#### WRITTEN INSTRUCTION:
Summarize the review of Blood Red Planet in two sentences.

Blood Red Planet (2000)
MAYBE — 

Vimeo  • streaming free 

This is an obviously amateur sci-fi movie, about astronauts on a rescue mission to “the Bermuda Triangle of outer space,” where 25 ships have disappeared without a trace. It was shot on VHS, so it looks cheap, and cheap it is. The effects, acting, directing, costumes, and especially the script are all utterly do-it-yourself, but I’m a big fan of DIY, so I can deal.

The script is frankly ridiculous, though. A few of the actors aren’t bad, but the rest are, and the direction wanders in all directions. It’s a stupid movie telling a stupid story, with a clever line once in a while. The movie’s theme music is remarkably dull, almost entirely one note played over and over, but the music once the movie's underway is sometimes imaginative and appropriate. Some of the effects are low-key accomplishments, considering the era, the equipment, and the obviously primitive software they were working with. The props are simple silliness — a motorcycle helmet becomes a space helmet, a slide projector becomes the HAL-like KAL computer, etc. The monster is preposterous, but I’ll give it the benefit of the doubt and hope that preposterous is what they were trying for.

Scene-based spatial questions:
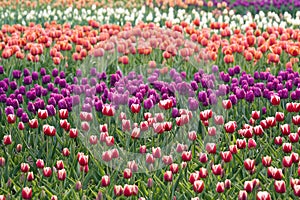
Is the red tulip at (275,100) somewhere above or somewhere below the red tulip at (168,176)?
above

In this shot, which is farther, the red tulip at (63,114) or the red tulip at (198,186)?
the red tulip at (63,114)

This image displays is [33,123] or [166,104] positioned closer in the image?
[33,123]

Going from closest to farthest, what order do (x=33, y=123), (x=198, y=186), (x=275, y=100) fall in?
(x=198, y=186) → (x=33, y=123) → (x=275, y=100)

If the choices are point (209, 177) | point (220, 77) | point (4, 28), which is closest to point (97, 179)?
point (209, 177)

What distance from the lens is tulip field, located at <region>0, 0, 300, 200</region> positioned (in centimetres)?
479

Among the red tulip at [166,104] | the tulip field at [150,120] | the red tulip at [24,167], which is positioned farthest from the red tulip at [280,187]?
the red tulip at [24,167]

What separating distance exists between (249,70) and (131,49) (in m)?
1.61

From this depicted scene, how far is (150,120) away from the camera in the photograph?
5.46 meters

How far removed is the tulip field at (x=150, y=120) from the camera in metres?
4.79

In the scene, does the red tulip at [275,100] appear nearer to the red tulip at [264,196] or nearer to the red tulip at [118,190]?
the red tulip at [264,196]

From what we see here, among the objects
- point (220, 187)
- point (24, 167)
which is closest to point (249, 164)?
point (220, 187)

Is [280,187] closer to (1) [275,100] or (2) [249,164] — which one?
(2) [249,164]

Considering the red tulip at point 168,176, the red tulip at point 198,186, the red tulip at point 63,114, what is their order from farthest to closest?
the red tulip at point 63,114, the red tulip at point 168,176, the red tulip at point 198,186

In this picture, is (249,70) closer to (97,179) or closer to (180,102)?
(180,102)
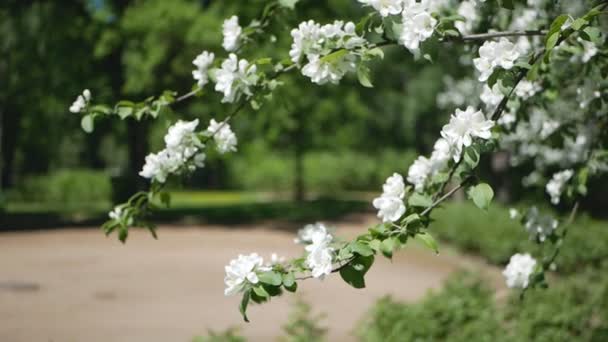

#### CORRECT RESPONSE:
Blood Red Planet is an obviously amateur sci-fi movie shot on VHS about astronauts on a rescue mission to "the Bermuda Triangle of outer space," where 25 ships have disappeared without a trace, and its effects, acting, directing, costumes, and especially its script are all do-it-yourself. The script is ridiculous, the acting is uneven, the direction wanders, and the theme music is dull, but some of the later music is imaginative and some of the effects are low-key accomplishments given the era, the equipment, and the primitive software.